A SALVAÇÃO ESTÁ NAS BIBLIOTECAS

 

José Eduardo Agualusa, autor de romances históricos sobre a experiência colonial portuguesa, fala sobre o papel da arte no Fronteiras do Pensamento.

 

O papel da arte e da literatura na transformação da sociedade deve ser a tônica da conferência de hoje (6 de agosto) no Fronteiras do Pensamento. Às19h45min, no Salão de Atos da UFRGS, o escritor José Eduardo Agualusa profere uma palestra em que abordará sua ficção, mas também deve levantar questões sobre a realidade atual do Brasil e do mundo.

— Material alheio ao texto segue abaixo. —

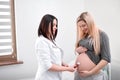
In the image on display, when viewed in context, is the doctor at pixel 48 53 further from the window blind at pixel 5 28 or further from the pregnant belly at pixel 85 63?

- Neste momento, no Brasil, as pessoas estão muito preocupadas com o que está acontecendo, social e politicamente, então procuram respostas. Mas, às vezes, não há respostas. A grande arte não é dar respostas, mas saber colocar as questões – afirma Agualusa, em entrevista por telefone, antes da vinda para o Brasil.

 

Nascido em Angola, Agualusa cresceu em Portugal, onde iniciou a carreira literária no final dos anos 1980. Com mais de duas dezenas de livros publicados, entre romances e volumes de contos, o escritor usa a ficção para abordar a formação das nações africanas e as tensões atuais de suas sociedades, tratando também da influência de Portugal e do Brasil nesses processos.

 

O mais recente romance de Agualusa é A SOCIEDADE DOS SONHADORES INVOLUNTÁRIOS (2017), inspirado no episódio conhecido em Angola como 15+2, de 2015. Na ocasião, 15 rapazes e duas meninas foram detidos por lerem e discutirem um livro sobre métodos pacíficos de protesto. Entre eles, estava o rapper Luaty Beirão, que se tornou uma das personalidades mais conhecidas na luta contra a permanência de José Eduardo dos Santos no poder. Santos foi chefe de estado por 38 anos, de 1979 a 2017.

 

Para Agualusa, a importância de Lauty na luta de Angola pela democracia é uma prova de que o papel da arte é também gerar debates e mudanças políticas e sociais:

- No caso de Angola, as famílias om dinheiro, de uma forma geral, eram ligadas de alguma forma ao partido político que está no poder. Luaty vem de uma dessas famílias, mas rompe com a própria herança familiar e se aproxima do povo. Por meio da música, ele saiu do condomínio se aproximou da favela.

 

O escritor participou, na semana passada, de uma conferência do Fonteiras do Pensamento em Salvador, na Bahia. Na palestra, afirmou que tanto Angola como o Brasil estão com a “democracia ameaçada”. Para ele, a promoção da leitura e a criação de boas redes de bibliotecas públicas pode ajudar os países subdesenvolvidos a superar suas contradições e conflitos. Atualmente, o escritor mora na cidade Ilha de Moçambique, onde pretende montar uma biblioteca para acesso universal a partir de seu acervo.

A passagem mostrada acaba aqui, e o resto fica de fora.